The Founders and populism
James Madison, in Federalist 10, famously wrote: “[D]emocracies [he denotes direct democracies] have ever been spectacles of turbulence and contention; have ever been found incompatible with personal security, or the rights of property; and have, in general, been as short in their lives as they have been violent in their deaths.” This entire document by Madison is most instructive in its refutation of populism, which he considers poisonous. He writes that “a republic, by which I mean a government in which the scheme of representation takes place, opens up a different prospect, and promises the cure [for democracy or populism] for which we are seeking.”[2] Legislatures, though imperfect, tend to represent, when taken altogether, the interest of the wider citizenry, not just the voice of “the people” and, more importantly, they tend to offer a more cool, deliberate verdict than the recently distempered masses on the issues that confront them. Ironically, when populists attack Congress as élites, they are assaulting the very government branch that the Founders inserted to keep a single élite or a cabal of élites, deputized by populists, from tyrannizing society.

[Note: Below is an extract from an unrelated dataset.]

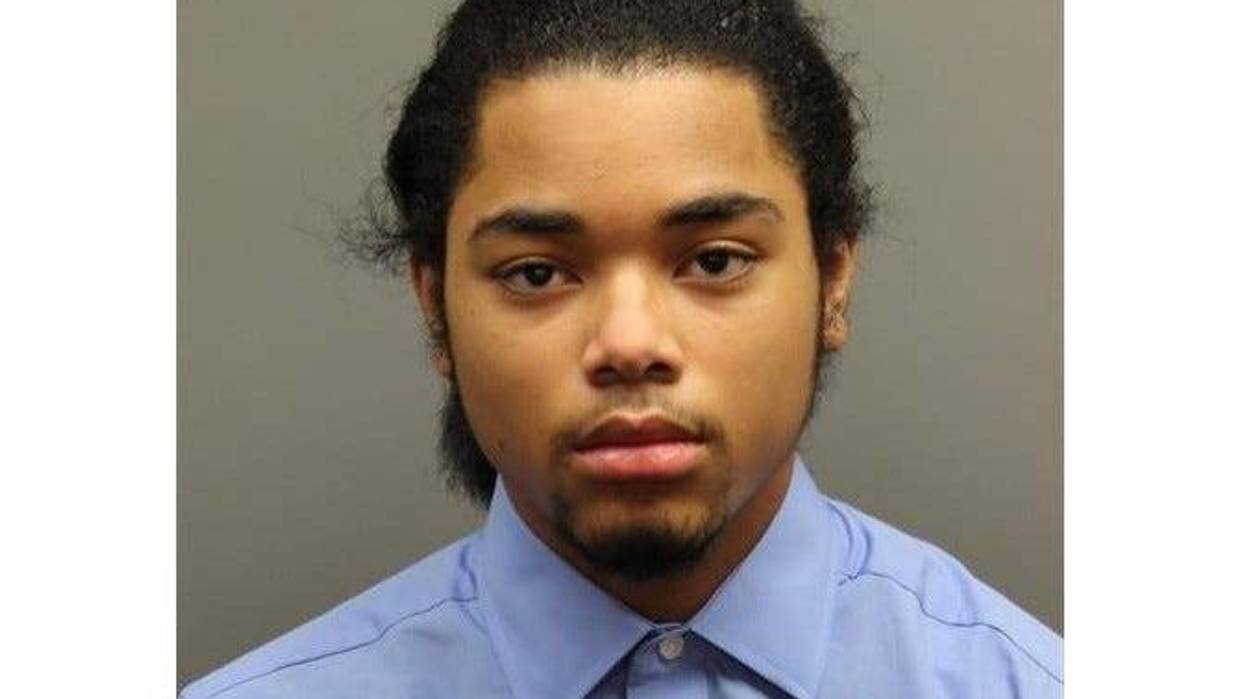 teen charged in double fatal oakland county crash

In the case of Trump, he channels and propels populist rage, promises unilateral changes only his machismo can deliver, exhibits no interest in (or even knowledge of) Constitutional limitations, and dangerously tolerates violence against his opponents. In other words, he is an aspiring populist dictator.
Conclusion
Claiming virtuously to speak on behalf “of the people” while deriding all opponents as venal, incompetent, corrupt, lying élites is the mark of an aspiring tyrant.
Whatever your view of democracy, of the supposed purity of the desires and aspirations of “the common man,” be assured of this: populism is not an antidote to elitism. It is both a magnet to and fuel for the most power-hungry élites in any society.